Input for this task:
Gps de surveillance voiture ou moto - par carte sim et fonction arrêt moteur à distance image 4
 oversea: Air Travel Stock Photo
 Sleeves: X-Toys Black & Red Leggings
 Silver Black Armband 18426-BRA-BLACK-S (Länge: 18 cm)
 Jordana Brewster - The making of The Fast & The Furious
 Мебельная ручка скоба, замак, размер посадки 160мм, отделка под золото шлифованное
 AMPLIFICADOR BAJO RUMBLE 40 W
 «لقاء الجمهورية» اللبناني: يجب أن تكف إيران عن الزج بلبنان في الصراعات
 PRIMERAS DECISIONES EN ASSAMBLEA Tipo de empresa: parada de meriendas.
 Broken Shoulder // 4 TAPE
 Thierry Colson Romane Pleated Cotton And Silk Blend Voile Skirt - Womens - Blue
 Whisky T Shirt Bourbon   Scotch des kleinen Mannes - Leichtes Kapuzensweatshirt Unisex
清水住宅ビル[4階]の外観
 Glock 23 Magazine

What to do: For the word "Black", say how many lines of the listing contain it; give the number alone.

Solution to this task: 2